Vendor Allowances Vendor allowances include price allowances, volume rebates, store opening costs
reimbursements, marketing participation, and advertising reimbursements received from vendors under vendor
contracts. Vendor merchandise allowances are recognized as a reduction of the costs of merchandise as sold. Vendor
reimbursements of costs are recorded as a reduction to expense in the period the related cost is incurred based on
actual costs incurred. Any cost reimbursements exceeding expenses incurred are recognized as a reduction of the
cost of merchandise sold. Volume allowances may be estimated based on historical purchases and estimates of
projected purchases.
Deferred Catalog Costs and Advertising Advertising production costs are expensed as the advertising occurs
except for catalog costs which are amortized over the expected period of benefit estimated at 3 to 12 months after
mailing. Unamortized catalog costs totaled $31,015 and $32,569 at the end of 2008 and 2007, respectively. Advertising
expense, including catalog costs amortization, and website marketing paid search fees, was $212,379, $207,373, and
$191,533 for 2008, 2007, and 2006, respectively. Advertising vendor reimbursements netted in advertising expense
above totaled $1,834, $7,058, and $4,546 for 2008, 2007, and 2006, respectively.

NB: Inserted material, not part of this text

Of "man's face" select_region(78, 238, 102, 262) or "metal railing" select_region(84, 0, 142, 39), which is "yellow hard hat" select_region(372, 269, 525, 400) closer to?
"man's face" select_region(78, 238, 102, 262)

Store Pre-opening Expenses Non-capital costs associated with the opening of new stores are expensed as
incurred.
Leases We lease certain retail locations, distribution centers, office space, equipment and land. Assets held
under capital lease are included in property and equipment. Operating lease rentals are expensed on a straight-line
basis over the life of the lease. At the inception of a lease, we determine the lease term by assuming the exercise
of those renewal options that are reasonably assured because of the significant economic penalty that exists for
not exercising those options. The exercise of lease renewal options is at our sole discretion. The expected lease
term is used to determine whether a lease is capital or operating and is used to calculate straight-line rent expense.
Additionally, the depreciable life of buildings and leasehold improvements is limited by the expected lease term.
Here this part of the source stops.